** Start of Information provided **
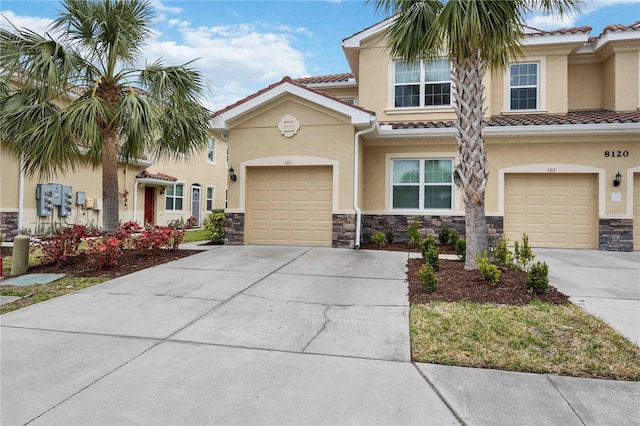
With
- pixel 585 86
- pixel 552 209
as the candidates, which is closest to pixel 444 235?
pixel 552 209

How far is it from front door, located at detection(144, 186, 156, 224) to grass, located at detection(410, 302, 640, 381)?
17.8m

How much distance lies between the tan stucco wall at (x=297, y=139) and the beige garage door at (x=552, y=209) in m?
5.40

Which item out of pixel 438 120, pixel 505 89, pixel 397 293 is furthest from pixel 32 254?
pixel 505 89

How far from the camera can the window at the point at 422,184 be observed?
1202 cm

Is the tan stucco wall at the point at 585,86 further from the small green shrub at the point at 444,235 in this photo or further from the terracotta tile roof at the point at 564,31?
the small green shrub at the point at 444,235

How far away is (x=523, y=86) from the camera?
13.0m

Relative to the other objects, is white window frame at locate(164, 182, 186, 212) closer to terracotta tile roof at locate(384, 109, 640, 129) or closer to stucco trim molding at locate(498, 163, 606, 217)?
terracotta tile roof at locate(384, 109, 640, 129)

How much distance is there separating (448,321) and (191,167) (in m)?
20.1

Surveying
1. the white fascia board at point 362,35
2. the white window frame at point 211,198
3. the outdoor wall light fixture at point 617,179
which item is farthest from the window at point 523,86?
the white window frame at point 211,198

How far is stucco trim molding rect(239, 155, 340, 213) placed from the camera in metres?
10.7

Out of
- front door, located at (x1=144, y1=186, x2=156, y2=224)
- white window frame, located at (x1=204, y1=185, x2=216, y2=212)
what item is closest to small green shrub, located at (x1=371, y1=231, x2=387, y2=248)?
front door, located at (x1=144, y1=186, x2=156, y2=224)

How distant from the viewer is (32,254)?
32.4 feet

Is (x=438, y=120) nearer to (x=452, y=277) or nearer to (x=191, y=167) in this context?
(x=452, y=277)

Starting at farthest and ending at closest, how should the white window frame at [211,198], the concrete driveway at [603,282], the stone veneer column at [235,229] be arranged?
the white window frame at [211,198] → the stone veneer column at [235,229] → the concrete driveway at [603,282]
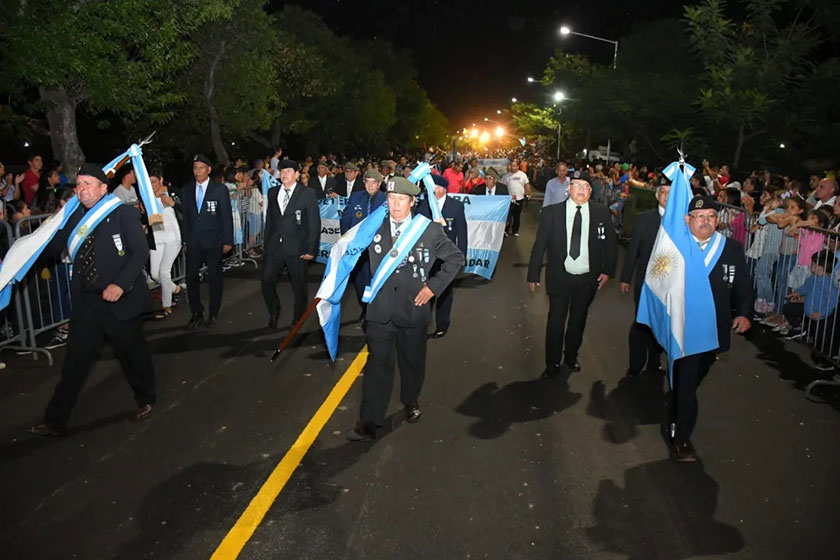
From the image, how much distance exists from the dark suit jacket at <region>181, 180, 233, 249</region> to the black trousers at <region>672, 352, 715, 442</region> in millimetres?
5796

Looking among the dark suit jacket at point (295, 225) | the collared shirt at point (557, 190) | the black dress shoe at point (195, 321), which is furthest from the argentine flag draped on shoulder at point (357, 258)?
the collared shirt at point (557, 190)

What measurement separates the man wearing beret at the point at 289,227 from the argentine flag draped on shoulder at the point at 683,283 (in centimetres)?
477

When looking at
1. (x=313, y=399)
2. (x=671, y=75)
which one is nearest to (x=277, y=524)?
(x=313, y=399)

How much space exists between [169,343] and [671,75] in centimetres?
2546

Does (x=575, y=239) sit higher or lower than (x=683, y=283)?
higher

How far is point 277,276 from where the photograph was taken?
380 inches

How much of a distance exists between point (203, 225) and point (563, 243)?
175 inches

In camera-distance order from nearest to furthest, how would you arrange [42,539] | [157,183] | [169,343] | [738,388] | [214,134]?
** End of Information provided **
Could you quote every item above word for word, leaving the pictures out of your answer?

Solution for this problem:
With
- pixel 585 86
- pixel 552 209
as the candidates, which is closest to pixel 444 235?
pixel 552 209

How far is it from front door, located at detection(144, 186, 156, 224) to grass, located at detection(410, 302, 640, 381)?
17.8m

How much distance lies between the tan stucco wall at (x=297, y=139) and the beige garage door at (x=552, y=209) in m?
5.40

Which item out of pixel 438 120, pixel 505 89, pixel 397 293 is furthest from pixel 32 254?
pixel 505 89

How far from the camera can the window at the point at 422,184 be observed?
1202 cm

Is the tan stucco wall at the point at 585,86 further from the small green shrub at the point at 444,235 in this photo or further from the terracotta tile roof at the point at 564,31?
the small green shrub at the point at 444,235

How far away is (x=523, y=86) from the camera?
13.0m

Relative to the other objects, is white window frame at locate(164, 182, 186, 212) closer to terracotta tile roof at locate(384, 109, 640, 129) or closer to stucco trim molding at locate(498, 163, 606, 217)?
terracotta tile roof at locate(384, 109, 640, 129)

How much distance is there separating (448,321) and (191,167) (in m)?
20.1

Surveying
1. the white fascia board at point 362,35
2. the white window frame at point 211,198
3. the outdoor wall light fixture at point 617,179
which item is farthest from the window at point 523,86?
the white window frame at point 211,198

How far is stucco trim molding rect(239, 155, 340, 213) placed from the camera in metres?
10.7

Out of
- front door, located at (x1=144, y1=186, x2=156, y2=224)
- white window frame, located at (x1=204, y1=185, x2=216, y2=212)
what item is closest to small green shrub, located at (x1=371, y1=231, x2=387, y2=248)?
front door, located at (x1=144, y1=186, x2=156, y2=224)

How distant from the viewer is (32,254)?
32.4 feet

Is (x=438, y=120) nearer to (x=452, y=277) or nearer to (x=191, y=167) in this context?
(x=452, y=277)

Starting at farthest and ending at closest, how should the white window frame at [211,198], the concrete driveway at [603,282], the stone veneer column at [235,229] be arranged?
the white window frame at [211,198] → the stone veneer column at [235,229] → the concrete driveway at [603,282]
From the image, how much distance exists from the dark suit jacket at <region>181, 180, 233, 249</region> to the black trousers at <region>672, 352, 715, 442</region> in millimetres?
5796

Looking among the dark suit jacket at point (295, 225) | the collared shirt at point (557, 190) | the black dress shoe at point (195, 321), which is furthest from the argentine flag draped on shoulder at point (357, 258)?
the collared shirt at point (557, 190)

What measurement separates the man wearing beret at the point at 289,227 from the argentine flag draped on shoulder at the point at 683,283 (in centimetres)?
477

When looking at
1. (x=313, y=399)
2. (x=671, y=75)
which one is nearest to (x=277, y=524)?
(x=313, y=399)

How much space exists between [169,343] and [671,75] in centimetres?
2546

Does (x=575, y=239) sit higher or lower than (x=683, y=283)?
higher

How far is point 277,276 from where the photograph was taken?
380 inches

How much of a distance exists between point (203, 225) and point (563, 243)?
175 inches

In camera-distance order from nearest to furthest, how would you arrange [42,539] | [157,183] | [169,343] | [738,388] | [214,134]?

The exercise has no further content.